▶ **TASKS TO PERFORM**
1 - Transcribe everything in the Cloudsuck excerpt from "I hope you enjoy" down to "some odd mountainside.".
2 - Shorten the paragraph of the Cloudsuck excerpt that begins "Over the next five years," keeping its main facts.

▶ **EXTRACT PROVIDED**
▬▬▬▬▬▬
Many pilots wonder what it really takes to
set a world record. Some wonder what it's like to fly at a place like Zapata or
other world class sites. Cloudsuck answers these and other questions while
telling the story of how I set the current Distance World Record for Rigid
Wings. Over this winter, I am pleased to make the book available as a gift to my
readers in serialized form. Each Monday, another chapter will be available for
you to enjoy here on the Oz Report. The best read is the one in it's entirety,
and both the soft cover book and an ebook are available to purchase here:
http://ozreport.com/cloudsuck.php. You can find the Kindle version on
Amazon.

If you enjoy the serialized installments, you may wish to skip the text below
and jump directly to this week's chapter, including any graphics or pictures
here: http://ozreport.com/docs/Cloudsuck3.pdf

I hope you enjoy the book and this week's chapter as much as I enjoyed writing
it.


Over
the next five years I flew in as many hang gliding competitions as possible in
Chelan and in the high mountains throughout the west — after all, I still had to
run my far flung computing empire back in Seattle. For sure I was not one of the
top pilots, not even close. But I could rationalize that I only spent a few
weeks each year competing. Still I loved the sport, and I had a great time
hanging out with my buds when we’d join up at some odd mountainside.
▬▬▬▬▬▬
▶ **SUPPLIED INFORMATION**
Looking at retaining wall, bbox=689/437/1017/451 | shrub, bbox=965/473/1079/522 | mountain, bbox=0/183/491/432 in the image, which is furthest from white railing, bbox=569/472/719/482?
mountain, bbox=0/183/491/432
▬▬▬▬▬▬
▶ **SOLVED PROBLEMS**
1 -
I hope you enjoy the book and this week's chapter as much as I enjoyed writing
it.


Over
the next five years I flew in as many hang gliding competitions as possible in
Chelan and in the high mountains throughout the west — after all, I still had to
run my far flung computing empire back in Seattle. For sure I was not one of the
top pilots, not even close. But I could rationalize that I only spent a few
weeks each year competing. Still I loved the sport, and I had a great time
hanging out with my buds when we’d join up at some odd mountainside.

2 - For the next five years I flew in as many hang gliding competitions as I could in Chelan and the high mountains of the west, while still running my computing empire in Seattle. I was far from a top pilot, which I put down to competing only a few weeks a year. But I loved the sport and the time spent with my friends at mountain sites.